## Passage to read
I have already done what I have felt compelled to do. The problem at this point is I'm not sure how they are going to find the children, and if they are going to find the children, since, at the last I knew, they were homeless and living out of a car at truck stops. However, like I said, my conscience is clear and I pray for those children. Our family has done all they could've done for it's own and got refusal after refusal. We were told that they would accept help on THEIR terms. Which, obviously limited the scope of help, both from their stand point and the families.

Bill and I are no longer in a position that we can offer taking the children in because of endeavors we have chosen for our own family. There was a point in time however, that it was a viable option for us, but never for them. And of course, because of choices we have made for our own family, it is no longer a viable option for us, as it would jeopardize our position as Relief Houseparents at MHS. There is really so much that goes into this whole situation. And it really does kill me. They truly had so many opportunities and so much time and did nothing with any of it!

Mare, you know girl that I feel the same way as you do, as you saw how I struggled as a single mother of two. I can not justify spending money on myself, for simple pleasures when the needs of my children are not met!!!!! They come first, always!!!!!! That electric should NEVER have been shut off and they should NEVER have been "forced" from their home. They both work!!!!! It's their own poor judgement and carelessness and neglect that causes their problems and the problems for the kids!

And Tree, that's my point......the deep freezer was left at their rented house and we no longer have access to it to even donate it to someone who would need it, cause you know that would be the first thing I would do with it!!!!! It is probably in a dumpster somewhere by now!!!!! They just left everything they didn't want, couldn't physically remove because they didn't have enough people, or ran out of time to get out!!!!!

Thank you so much for the continued prayers. I know I did the right thing, I just need to find that place within myself where it no longer makes me sad.

And I know the saga is not over..............at some point I'm sure they will be returning for their belongings..........

"Watch your thoughts, for they become words. Choose your words, for they become actions. Understand your actions, for they become habits. Study your habits, for they will become your character. Develop your character, for it becomes your destiny."

Items stored from a collection:
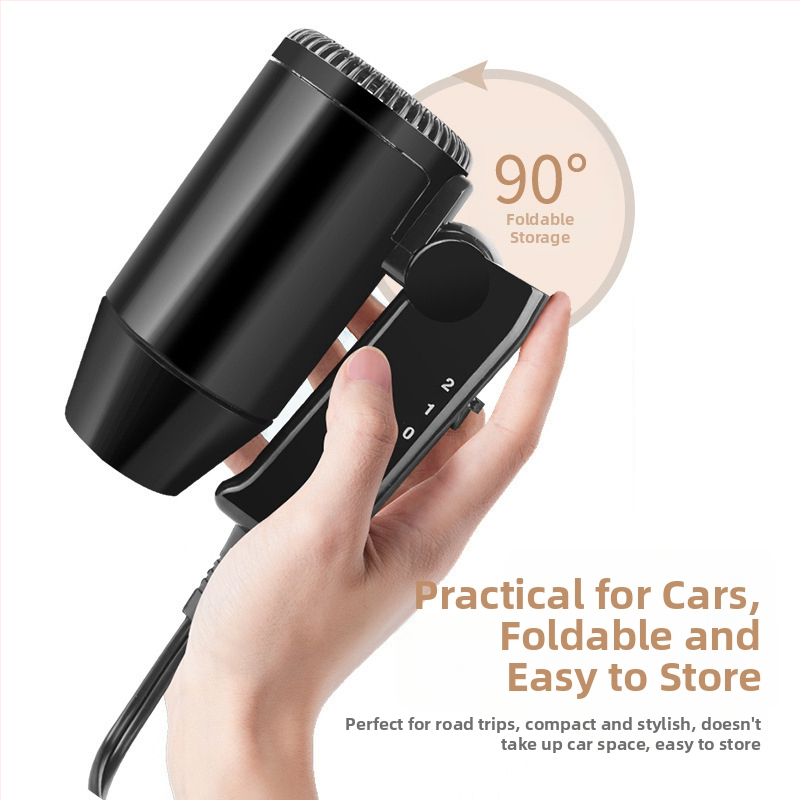 Automobilsko sušilo za kosu, ručno držano, sklopivo, 12V, 216W, ABS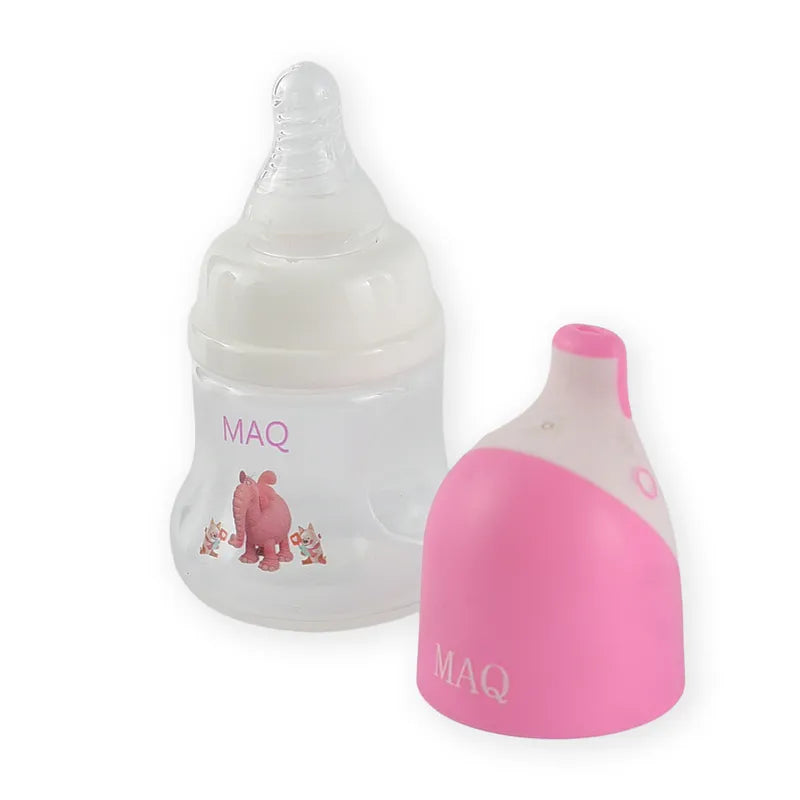 BABY FEEDING BOTTLE DOLPHIN BABY PINK MAQ - image 6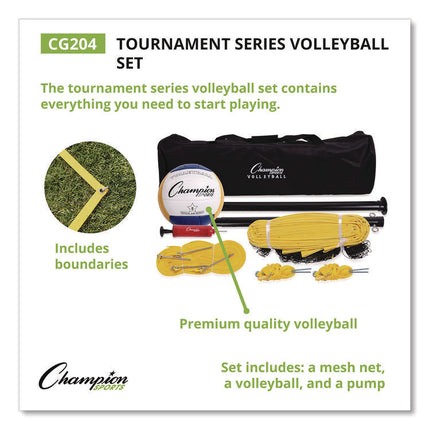 Tournament Series Volleyball Set, with Carry Bag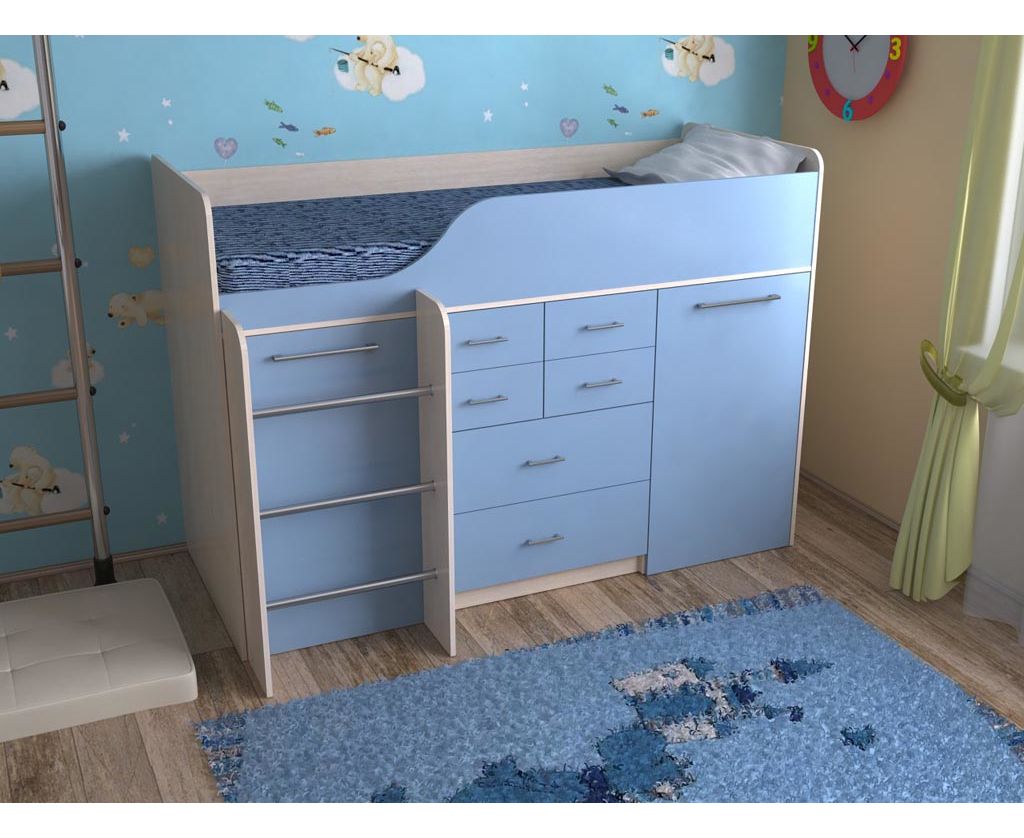 картинка Детская кровать-комод Кузя-8 интернет-магазин Энигуд.ру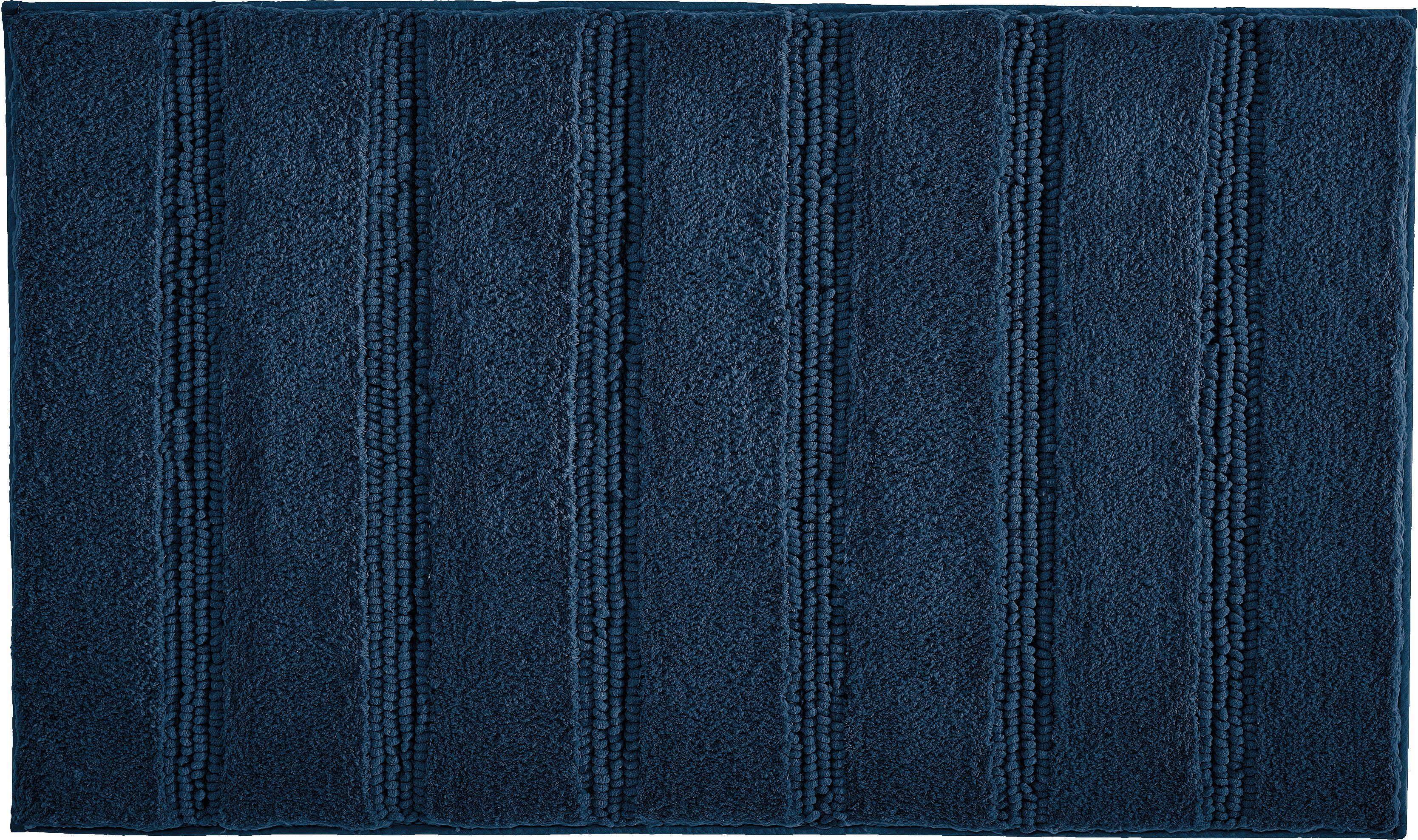 Kleine Wolke Badematte Monrovia, Badvorleger, Badezimmer Teppich, Höhe 23 mm, rutschhemmend beschichtet, fußbodenheizungsgeeignet, Kunstfaser, rechteckig, Badteppich, Uni Farben, gestreift, aus Mikrofaser, waschbar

## Parts of the exercise
1. Answer these questions about the post:
(a) At the writer's last report, where were the children living?
(b) What position do Bill and the writer hold at MHS?
(c) What item was left behind at the rented house?
2. Transcribe the stretch of the post from "And Tree, that's" through "for their belongings..........".
The listing has no role in any of this.

## Task results
1.
(a) They were homeless and living out of a car at truck stops.
(b) Relief Houseparents.
(c) The deep freezer.

2.
And Tree, that's my point......the deep freezer was left at their rented house and we no longer have access to it to even donate it to someone who would need it, cause you know that would be the first thing I would do with it!!!!! It is probably in a dumpster somewhere by now!!!!! They just left everything they didn't want, couldn't physically remove because they didn't have enough people, or ran out of time to get out!!!!!

Thank you so much for the continued prayers. I know I did the right thing, I just need to find that place within myself where it no longer makes me sad.

And I know the saga is not over..............at some point I'm sure they will be returning for their belongings..........